Questions on scene geometry:
--- Start ---
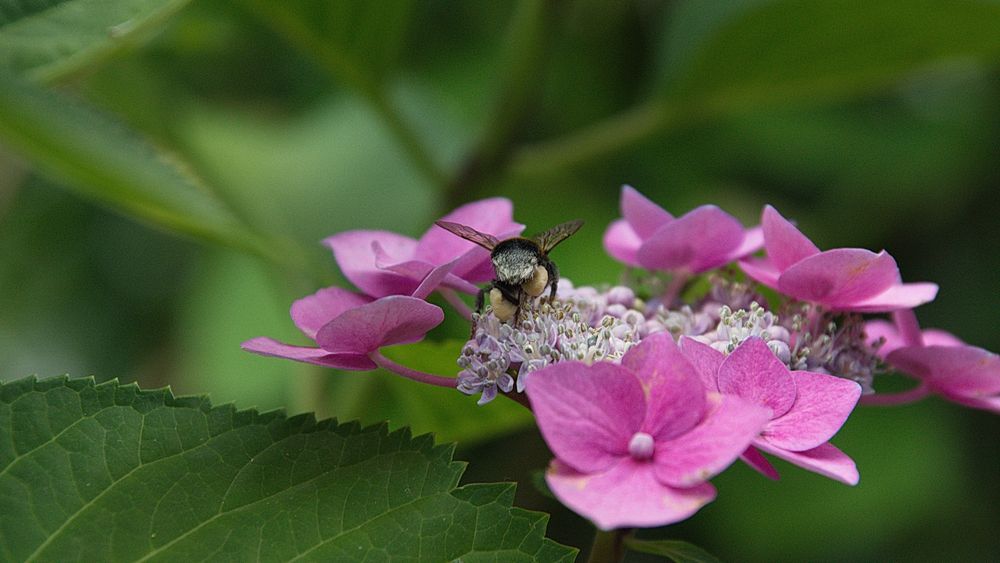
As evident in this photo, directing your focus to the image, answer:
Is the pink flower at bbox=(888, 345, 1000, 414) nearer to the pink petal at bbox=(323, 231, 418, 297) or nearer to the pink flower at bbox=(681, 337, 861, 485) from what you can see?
the pink flower at bbox=(681, 337, 861, 485)

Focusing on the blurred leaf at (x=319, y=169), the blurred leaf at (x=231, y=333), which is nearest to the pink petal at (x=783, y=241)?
the blurred leaf at (x=231, y=333)

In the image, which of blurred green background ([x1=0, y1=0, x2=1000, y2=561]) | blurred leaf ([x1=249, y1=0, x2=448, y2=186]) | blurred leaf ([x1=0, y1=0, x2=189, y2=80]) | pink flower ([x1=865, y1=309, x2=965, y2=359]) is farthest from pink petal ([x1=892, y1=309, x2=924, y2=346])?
blurred leaf ([x1=249, y1=0, x2=448, y2=186])

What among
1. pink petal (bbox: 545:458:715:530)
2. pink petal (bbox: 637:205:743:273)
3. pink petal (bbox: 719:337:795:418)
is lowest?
pink petal (bbox: 545:458:715:530)

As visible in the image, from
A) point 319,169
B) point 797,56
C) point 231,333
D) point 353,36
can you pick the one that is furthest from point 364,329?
point 319,169

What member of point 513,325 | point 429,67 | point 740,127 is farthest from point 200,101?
point 513,325

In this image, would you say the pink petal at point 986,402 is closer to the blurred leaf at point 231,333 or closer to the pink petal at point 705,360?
the pink petal at point 705,360

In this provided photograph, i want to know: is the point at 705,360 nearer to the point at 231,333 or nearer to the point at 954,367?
--- End ---
● **Written instruction**: Return each line of the listing above as a JSON array of strings, one string per line, with blank lines skipped and the pictures left out.

● **The answer**:
[
  "As evident in this photo, directing your focus to the image, answer:",
  "Is the pink flower at bbox=(888, 345, 1000, 414) nearer to the pink petal at bbox=(323, 231, 418, 297) or nearer to the pink flower at bbox=(681, 337, 861, 485) from what you can see?",
  "the pink flower at bbox=(681, 337, 861, 485)",
  "Focusing on the blurred leaf at (x=319, y=169), the blurred leaf at (x=231, y=333), which is nearest to the pink petal at (x=783, y=241)?",
  "the blurred leaf at (x=231, y=333)",
  "In the image, which of blurred green background ([x1=0, y1=0, x2=1000, y2=561]) | blurred leaf ([x1=249, y1=0, x2=448, y2=186]) | blurred leaf ([x1=0, y1=0, x2=189, y2=80]) | pink flower ([x1=865, y1=309, x2=965, y2=359]) is farthest from pink petal ([x1=892, y1=309, x2=924, y2=346])?",
  "blurred leaf ([x1=249, y1=0, x2=448, y2=186])",
  "What among",
  "1. pink petal (bbox: 545:458:715:530)",
  "2. pink petal (bbox: 637:205:743:273)",
  "3. pink petal (bbox: 719:337:795:418)",
  "is lowest?",
  "pink petal (bbox: 545:458:715:530)",
  "As visible in the image, from",
  "A) point 319,169",
  "B) point 797,56",
  "C) point 231,333",
  "D) point 353,36",
  "can you pick the one that is furthest from point 364,329?",
  "point 319,169",
  "What member of point 513,325 | point 429,67 | point 740,127 is farthest from point 200,101?",
  "point 513,325",
  "In this image, would you say the pink petal at point 986,402 is closer to the blurred leaf at point 231,333 or closer to the pink petal at point 705,360?",
  "the pink petal at point 705,360",
  "In this provided photograph, i want to know: is the point at 705,360 nearer to the point at 231,333 or nearer to the point at 954,367?"
]